2ヶ月間はかかりましたね。テストをするたびに改良していきました。

藤井

それは、ゲームの形式を考えるのに時間がかかったのですか? それとも、経済教育を楽しく学べるという機能をもたせるのに時間がかかったのですか?

田口

どちらもですね。楽しく学ぶという軸のもとで、ゲームを作ることは初期の段階で決まっていたことでした。しかし、今の形を作り出したのは西千葉子ども起業塾開催の1ヶ月半前くらいでした。会計ゲームではトランプを使用するのですが、当初は、人生ゲームやオセロのようなものなどいろいろな形式を模索したので、形が決まるまでとても時間がかかりました。

藤井

会計ゲームを作るにあたってモデルにしたゲームなどはありますか?

田口

完全にオリジナルです。企画開発プロジェクトチームで考え、何度もテストを繰り返し、完成しました。

藤井

私自身会計ゲームのようなゲームはしたことなく、クオリティも高かったので何かモデルがあるのかと思っていました。

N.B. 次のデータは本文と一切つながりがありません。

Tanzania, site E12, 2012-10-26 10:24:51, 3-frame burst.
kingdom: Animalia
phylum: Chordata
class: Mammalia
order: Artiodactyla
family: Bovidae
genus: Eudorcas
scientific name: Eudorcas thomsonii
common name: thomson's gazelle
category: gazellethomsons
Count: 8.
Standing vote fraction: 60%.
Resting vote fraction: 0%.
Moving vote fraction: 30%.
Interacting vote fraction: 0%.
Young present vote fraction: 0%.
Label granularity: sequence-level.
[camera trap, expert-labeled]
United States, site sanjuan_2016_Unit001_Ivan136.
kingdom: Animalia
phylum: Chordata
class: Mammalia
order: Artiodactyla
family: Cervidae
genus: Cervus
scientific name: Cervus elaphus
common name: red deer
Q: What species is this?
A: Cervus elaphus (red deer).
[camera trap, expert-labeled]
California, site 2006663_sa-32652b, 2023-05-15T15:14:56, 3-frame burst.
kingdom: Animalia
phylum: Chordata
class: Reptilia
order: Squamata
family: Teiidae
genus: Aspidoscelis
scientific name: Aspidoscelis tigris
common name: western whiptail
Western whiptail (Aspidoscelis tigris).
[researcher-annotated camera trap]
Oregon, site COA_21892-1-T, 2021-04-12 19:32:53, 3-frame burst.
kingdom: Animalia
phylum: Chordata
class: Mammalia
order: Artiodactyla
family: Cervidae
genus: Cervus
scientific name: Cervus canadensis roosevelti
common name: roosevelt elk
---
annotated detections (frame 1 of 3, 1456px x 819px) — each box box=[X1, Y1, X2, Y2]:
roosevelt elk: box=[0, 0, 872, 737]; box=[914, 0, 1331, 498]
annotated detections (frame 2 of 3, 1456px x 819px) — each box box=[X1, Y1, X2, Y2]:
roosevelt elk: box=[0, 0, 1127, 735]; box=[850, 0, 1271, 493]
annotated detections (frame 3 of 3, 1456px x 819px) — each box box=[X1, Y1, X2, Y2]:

制作していくなかで印象的な出来事、大変だったことはありますか?

田口

形がないものを作らなければならなかったため、何回もテストプレイをした際、その度に問題が出てきたことです。「お仕事依頼書」の内容も一つ一つ藤川先生に見てもらい、指導していただきました。対面ではなくオンラインで、どうすれば子どもたちをゲームの世界に引き込めるかが一番の課題でした。

藤井

オンライン下での会計ゲーム

オンラインに戸惑う子どもたちはいましたか?

田口

いませんでした。子どもたちがとても優秀で飲み込みが早かったため、ゲームの世界に入り込んで、家の中でも楽しんでいたので大成功だったと思います。子どもが飽きないようにすることが最大の課題だったためこの点に関してはクリアできたはずです。

藤井

子どもたちは、経済教育を学ぶことができましたか?

田口

大学生たちがサポートしなくても、帳簿シートの操作ができていました。消費税などの税金や収入支出についての項目を自分たちで入力していました。また、お金の流れについてわかったうえで遊ぶこともできていました。そのような姿を見て、ゲームによって経済教育を学ぶことのハードルが下がったからこそ、確かな知識が自然と記憶に残りやすくなったのではないかと思いました。

藤井

オンラインならではの会計ゲーム

2020年の西千葉子ども起業塾では、新型コロナウイルス感染症の影響によりオンラインでの開催となりましたが、オンラインならではの良い部分はあったのでしょうか。

田口

会計ゲームに関してはオンラインだからこその良いところが目立ちましたね。
Googleスプレッドシート(※)で作成した帳簿シートは、パソコンならではのもので、対面で手書きで帳簿を付けるよりも子どもたちもやりやすそうでした。

藤井

※Googleが提供するWEBブラウザ上で動作する表計算ソフト。Excelに似ている。

それはGoogleスプレッドシートが複数の人で同時に編集できるからですか?

田口

そうです。運営側も会社の情報が掴みやすくなるので、電子化したことはとても良かったと思います。

藤井

会計ゲームのこれから

会計ゲーム内で出てくるお仕事依頼書の一例(2)

藤井さんが今回会計ゲームを通じて学んだことを今後どのように活かしていこうと考えていますか?

田口

キャリア教育や経済教育については、子どもたちがこれから生きていくうえで必要になっていきます。子どもたちにそれらを学ぶ機会を与えることが重要だと感じました。将来、学校現場で活躍したいと考えているため、このような視点を入れた授業をつくりたいと思います。

藤井

藤井さんは将来教員を目指しているため、自分の学んだことを教壇に立った時に生かそうと考えているんですね。

田口

そうです。

藤井

もし自由に授業ができる時間があれば会計ゲームを利用しますか?

田口

そうですね。社会科などで班に分かれて行うことができればいいなと思います。

藤井

確かに消費税は普段払っているので身近ですが、法人税などは大学生でもわからない人が多いですよね。もしそれらを会計ゲームで小学生の頃から学んでおくことができれば社会の見え方が変わってくるかもしれないですね。

田口

会計ゲームにも法人税だけではなく所得税なども入れることができれば、もっとリアリティのあるゲームを作ることができるのではないかとも考えています。そして、それが教育現場にも広がっていけばいいなと思います。